Methane-producing microbial community in a coal bed of the Illinois basin

Abstract

A series of molecular and geochemical studies were performed to study microbial, coal bed methane formation in the eastern Illinois Basin. Results suggest that organic matter is biodegraded to simple molecules, such as H(2) and CO(2), which fuel methanogenesis and the generation of large coal bed methane reserves. Small-subunit rRNA analysis of both the in situ microbial community and highly purified, methanogenic enrichments indicated that Methanocorpusculum is the dominant genus. Additionally, we characterized this methanogenic microorganism using scanning electron microscopy and distribution of intact polar cell membrane lipids. Phylogenetic studies of coal water samples helped us develop a model of methanogenic biodegradation of macromolecular coal and coal-derived oil by a complex microbial community. Based on enrichments, phylogenetic analyses, and calculated free energies at in situ subsurface conditions for relevant metabolisms (H(2)-utilizing methanogenesis, acetoclastic methanogenesis, and homoacetogenesis), H(2)-utilizing methanogenesis appears to be the dominant terminal process of biodegradation of coal organic matter at this location.

FIG. 1.

Map showing the extent of the Seelyville Coal formation in the Illinois Basin. The sampling site is located in the eastern marginal zone of the basin. The dotted and dashed lines represent the southernmost extents of the most recent Pleistocene glaciations.

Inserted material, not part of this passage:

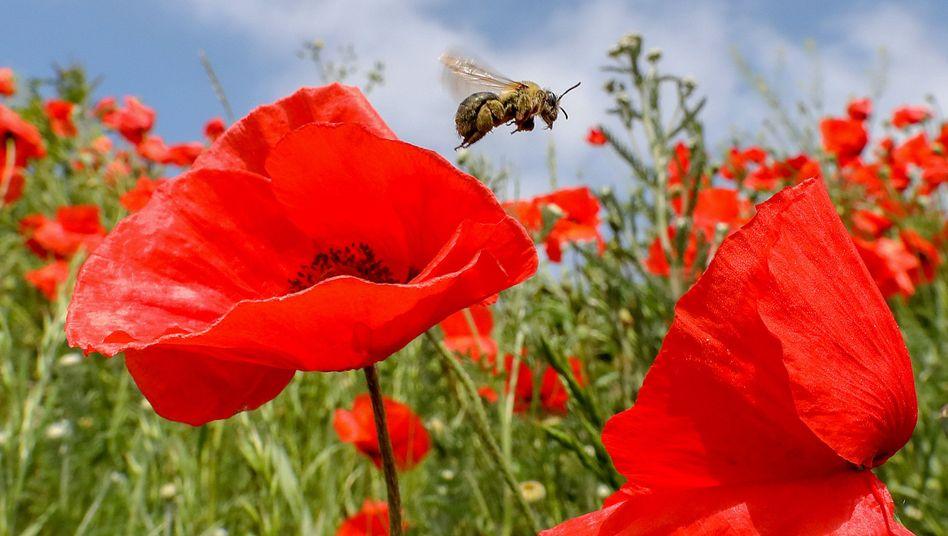 """Biene auf Klatschmohn: """"Wir müssen jetzt handeln"""", fordern die 70 Forscher aus 21 Ländern"""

The arrows indicate the inferred direction of melt water influxes during inter- and postglacial periods.

FIG. 2.

SEM pictures of the methanogenic enrichment on a 0.22-μm membrane filter. (a) Culture was predominantly one morphotype, consisting of spherical cells with diameters of ≤0.5 μm. (b) Higher magnification of three typical spherical cells, most likely Methanocorpusculum parvum.

FIG. 3.

Microbial diversity in water from coal gas-producing well INS-P11, Seelyville Coal, depth of 105 m. The tree was generated using MEGA 3.1 software (29) with neighbor joining, a p distance substitution method, and 3,000 bootstrap replicates. Archaeal coal bed water clones (#) and methanogenic enrichment clones (*) were almost identical and are represented as clades. The number of clones in each clade is shown. Designations in parentheses are NCBI accession numbers.

FIG. 4.

Distribution of archaeal IPLs in the methanogenic enrichment sample dominated by close relatives of Methanocorpusculum parvum. Core lipids were GDGT and AR. Polar head groups were mono- and diglycosyl, PG, TMAPT, Gly-GlyA (tentatively identified glycosyl-glycuronic acid), and TMAPT(tentative) (tentatively identified derivative of TMAPT with a similar fragmentation pattern and a 14-Da-higher mass). misc., miscellaneous.

FIG. 5.

Proposed mechanisms of stepwise biodegradation of OM in coal, annotated with microbes related to those found in the clone library and potentially capable of performing the indicated processes: (i) defragmentation of coal geomacromolecular structure predominately by fermentation targeted at oxygen-linked moieties and oxygen-containing functional groups (this process detaches some of the oxygen-linked aromatic rings and generates some short organic acids); (ii) anaerobic oxidation of available aromatic and aliphatic moieties, derived from coal defragmentation or from dispersed oil; (iii) fermentation of products available from step i described above to H₂, CO₂, and acetate; and (iv) methanogenesis utilizing H₂ and CO₂ likely predominating over homoacetogenesis and acetoclastic methanogenesis. The dark area represents a droplet of oil. The molecular model of coal is adapted from reference .

FIG. 6.

Free energy dependence on the substrate and product availability of microbial reactions calculated for typical measured in situ conditions (salinity of 3.11 g/liter, temperature of 17°C, pressure of 10.5 atm, H⁺ of 10⁻⁸ M, H_2,aq of 3.8·10⁻⁸ M, CH₃COO⁻ of 4.3·10⁻⁶ M, CH_4,aq of 1.5·10⁻² M, and HCO₃⁻ of 1.7·10⁻² M). The data points represent in situ conditions in three, coal gas-producing wells within 5 km of each other. The arrows indicate conditions under which the given reaction is more exergonic than the required minimum (15 or 0 kJ), based on the reactions shown in Table 1.